Document passage:
Lies, Damn Lies and File System Benchmarks

Benchmarking has become synonymous with marketeering to the point it is almost useless. This article takes a look at a very important paper that can demonstrate how bad it has become and makes recommendations on how to improve the situation.

“There are lies, damn lies, and then benchmarks.” It’s an overused phrase but it does make a point: Benchmarks have become so abused that no longer are they used to provide useful information for making decisions or for improving solutions. While this is something we seem to inherently know, it was recently backed up with solid data. The cliché, it turns out, is on the mark.

Recently a paper was published in Byte and Switch that examined nine years of storage and file system benchmarking. It’s an important paper. In this article we will summarise the paper’s findings. Looking ahead we plan to use them as the basis of future benchmarking results published in this column.

Yes, it’s that good.

Benchmarking is Just Another Word for Marketeering

Benchmarking is an activity intended to provide information about how fast a piece of software and/or hardware runs. Since this article is about file systems and storage, benchmarking means how fast the file system and/or storage solution performs IO operations.

Benchmarks can be very useful in helping present the benefit or problems of a system. However, rather than just present a simple table of graph of results and declare that one system is better than another, what is truly needed is a discussion of the tests and the systems, the reason behind the benchmarks, and a clear explanation of the results and implications. In particular the person reading the benchmarks should be able to verify the benchmark results themselves and then be able to compare the performance of one system to another.

To achieve these objectives the benchmarks much be well thought out; including advice on choosing suitable benchmarks, suitable hardware and configurations, and then providing as accurate results as possible.

However, over time benchmarks have been reduced to single graphs or tables with little or no explanation of them. In some cases the benchmarks are published naively and perhaps without adequate explanation (the author is guilty of this) sometimes in the interest of expediency. But in other cases benchmarks are published with little or no information about what was done solely to promote or detract from a particular product. In other words, benchmarks have become marketing material instead of usable information.

Nine-Year Review of Benchmarks

Recently there was a paper published by Avishay Traeger and Erez Zadok from Stony Brook University and Nikolai Joukov and Charles P. Wright from the IBM T.J. Watson Research Center entitled, “A Nine Year Study of File System and Storage Benchmarking” (Note: a summary of the paper can be found at this link). The paper examines 415 file systems and storage benchmarks from 106 recent papers. Based on this examination the paper makes some very interesting observations and conclusions that are, in many ways, very critical of the way “research” papers have been written about storage and file systems. These results are important to good benchmarking. And, stepping back from that, they make recommendations on how to perform good benchmarks (or at the very minimum, “better” benchmarks).

The data:
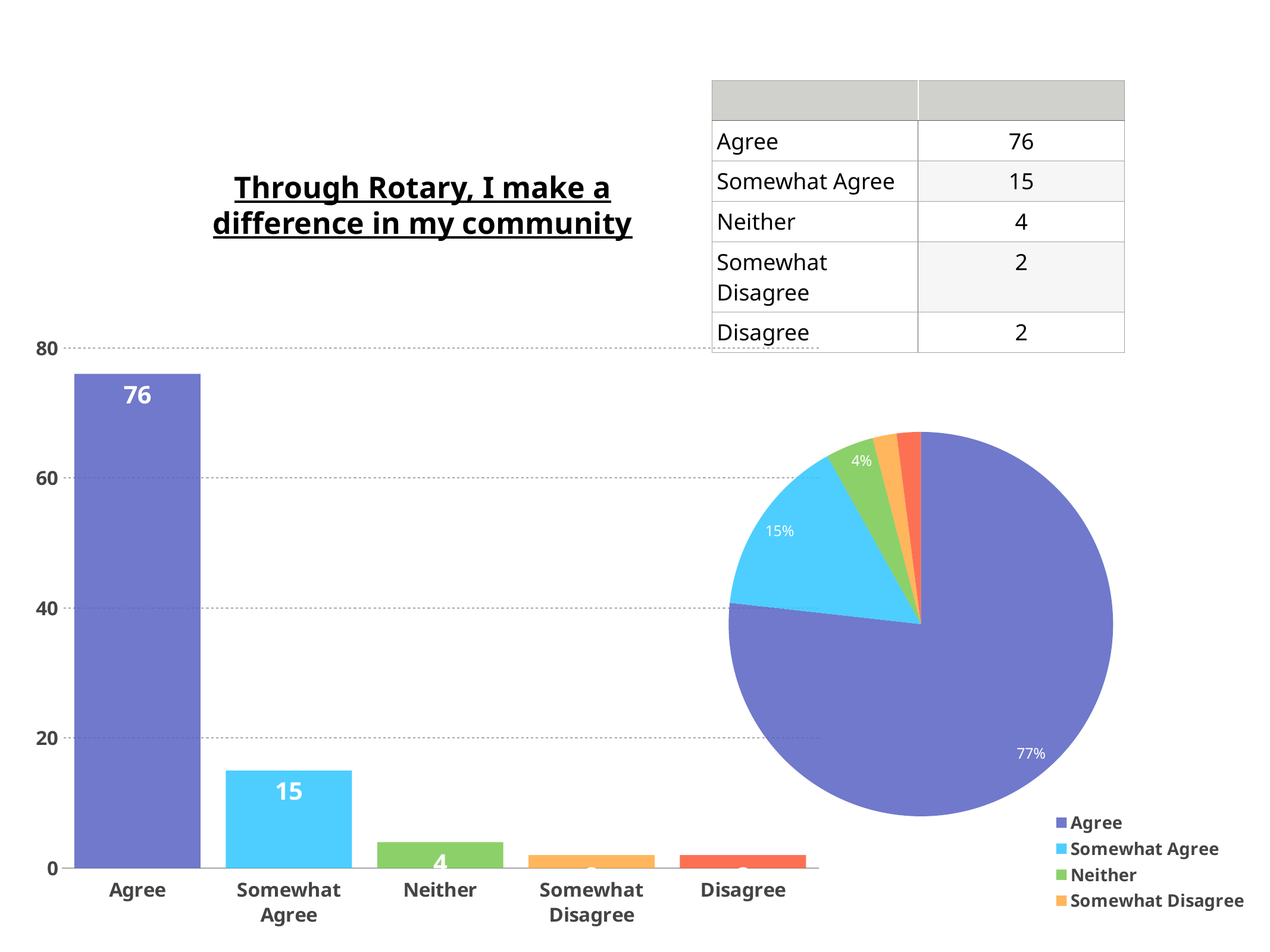
What kind of chart is on the left side of the slide? bar chart In the bar chart, what is the value for Agree? 76 In the bar chart, what is the value for Neither? 4 How many categories are shown on the x axis of the bar chart? 5 In the pie chart, what share does the Agree slice have? 77% In the bar chart, is the value for Agree greater or less than 60? greater In the bar chart, which is larger, the value for Somewhat Agree or the value for Neither? Somewhat Agree In the pie chart, what share does the Somewhat Agree slice have? 15% In the bar chart, what is the value for Somewhat Agree? 15 In the bar chart, what is the difference between the values for Agree and Somewhat Agree? 61 In the bar chart, which category has the highest value? Agree What is the title shown above the charts on the slide? Through Rotary, I make a difference in my community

Tasks to perform:
- a) For each statement, say whether it agrees with the benchmarking article and quote the words that decide it: (i) The paper studied 415 benchmarks taken from 106 papers. (ii) The author claims never to have published benchmarks without enough explanation. (iii) The paper covers five years of storage and file system benchmarking.
- b) Pick up the article on file system benchmarks where it stops, and keep writing.
The material after the benchmarking article isn't needed here.

Solved problems:
- a)
(i) Yes: "The paper examines 415 file systems and storage benchmarks from 106 recent papers."
(ii) No: "In some cases the benchmarks are published naively and perhaps without adequate explanation (the author is guilty of this)"
(iii) No: "examined nine years of storage and file system benchmarking"

- b)
The research included papers from the Symposium on Operating Systems Principles (SOSP), the Symposium on Operating Systems Design and Implementation (OSDI), the USENIX Conference on File and Storage Technologies (FAST), and the USENIX Annual Technical Conference (USENIX). The conferences range from 1999 through 2007. The criteria for the selection of papers was fairly involved but focused on papers of good quality that covered benchmarks focusing on performance not on correctness or capacity. Of the 106 papers surveyed, the researchers included 8 of their own.

When selecting the papers, they used two underlying themes or guidelines for evaluation:

  • Looking to see if the authors explained exactly what was done – providing details on the benchmarking process.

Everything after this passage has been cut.